— Begin Records supplied —

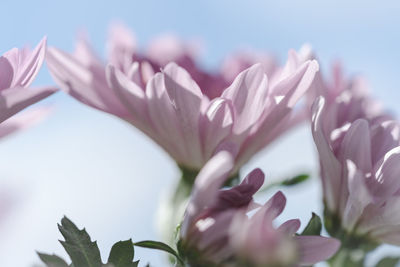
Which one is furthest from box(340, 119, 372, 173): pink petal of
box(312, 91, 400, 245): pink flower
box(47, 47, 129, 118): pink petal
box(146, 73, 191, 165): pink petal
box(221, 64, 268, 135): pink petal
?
box(47, 47, 129, 118): pink petal

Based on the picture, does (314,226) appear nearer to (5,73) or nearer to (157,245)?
(157,245)

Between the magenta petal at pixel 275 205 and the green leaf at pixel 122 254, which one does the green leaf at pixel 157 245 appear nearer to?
the green leaf at pixel 122 254

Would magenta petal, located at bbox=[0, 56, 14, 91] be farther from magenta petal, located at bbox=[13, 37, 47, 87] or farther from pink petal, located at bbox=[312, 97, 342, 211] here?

— End Records supplied —

Exercise task:
Reproduce the listing above word for word, from start to finish, keeping every line and answer in its original order. Leave the pictures out.

Output of the task:
Which one is furthest from box(340, 119, 372, 173): pink petal of
box(312, 91, 400, 245): pink flower
box(47, 47, 129, 118): pink petal
box(146, 73, 191, 165): pink petal
box(221, 64, 268, 135): pink petal
?
box(47, 47, 129, 118): pink petal

Based on the picture, does (314,226) appear nearer to (5,73) or nearer to (157,245)?
(157,245)

Between the magenta petal at pixel 275 205 and the green leaf at pixel 122 254, which one does the green leaf at pixel 157 245 appear nearer to?
the green leaf at pixel 122 254

Would magenta petal, located at bbox=[0, 56, 14, 91] be farther from magenta petal, located at bbox=[13, 37, 47, 87] or farther from pink petal, located at bbox=[312, 97, 342, 211] here?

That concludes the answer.